== Try it ==
Take the data that follows and retype it word for word.
════════════════════
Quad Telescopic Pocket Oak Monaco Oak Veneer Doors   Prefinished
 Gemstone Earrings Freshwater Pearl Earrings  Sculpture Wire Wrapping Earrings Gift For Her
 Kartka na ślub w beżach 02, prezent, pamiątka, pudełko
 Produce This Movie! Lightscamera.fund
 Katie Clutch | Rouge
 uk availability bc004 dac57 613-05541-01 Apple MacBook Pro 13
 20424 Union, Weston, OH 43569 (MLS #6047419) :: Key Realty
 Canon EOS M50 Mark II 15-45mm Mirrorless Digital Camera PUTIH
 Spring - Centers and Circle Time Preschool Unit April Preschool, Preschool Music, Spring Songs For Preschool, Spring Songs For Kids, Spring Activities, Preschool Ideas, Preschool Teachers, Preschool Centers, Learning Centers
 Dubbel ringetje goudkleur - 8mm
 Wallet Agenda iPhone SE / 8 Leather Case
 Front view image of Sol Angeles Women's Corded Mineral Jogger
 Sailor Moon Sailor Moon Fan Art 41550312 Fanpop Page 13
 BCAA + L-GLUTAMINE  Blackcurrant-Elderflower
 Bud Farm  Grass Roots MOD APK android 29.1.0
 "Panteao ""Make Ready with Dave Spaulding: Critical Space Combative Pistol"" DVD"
════════════════════
== Task result ==
Quad Telescopic Pocket Oak Monaco Oak Veneer Doors   Prefinished
 Gemstone Earrings Freshwater Pearl Earrings  Sculpture Wire Wrapping Earrings Gift For Her
 Kartka na ślub w beżach 02, prezent, pamiątka, pudełko
 Produce This Movie! Lightscamera.fund
 Katie Clutch | Rouge
 uk availability bc004 dac57 613-05541-01 Apple MacBook Pro 13
 20424 Union, Weston, OH 43569 (MLS #6047419) :: Key Realty
 Canon EOS M50 Mark II 15-45mm Mirrorless Digital Camera PUTIH
 Spring - Centers and Circle Time Preschool Unit April Preschool, Preschool Music, Spring Songs For Preschool, Spring Songs For Kids, Spring Activities, Preschool Ideas, Preschool Teachers, Preschool Centers, Learning Centers
 Dubbel ringetje goudkleur - 8mm
 Wallet Agenda iPhone SE / 8 Leather Case
 Front view image of Sol Angeles Women's Corded Mineral Jogger
 Sailor Moon Sailor Moon Fan Art 41550312 Fanpop Page 13
 BCAA + L-GLUTAMINE  Blackcurrant-Elderflower
 Bud Farm  Grass Roots MOD APK android 29.1.0
 "Panteao ""Make Ready with Dave Spaulding: Critical Space Combative Pistol"" DVD"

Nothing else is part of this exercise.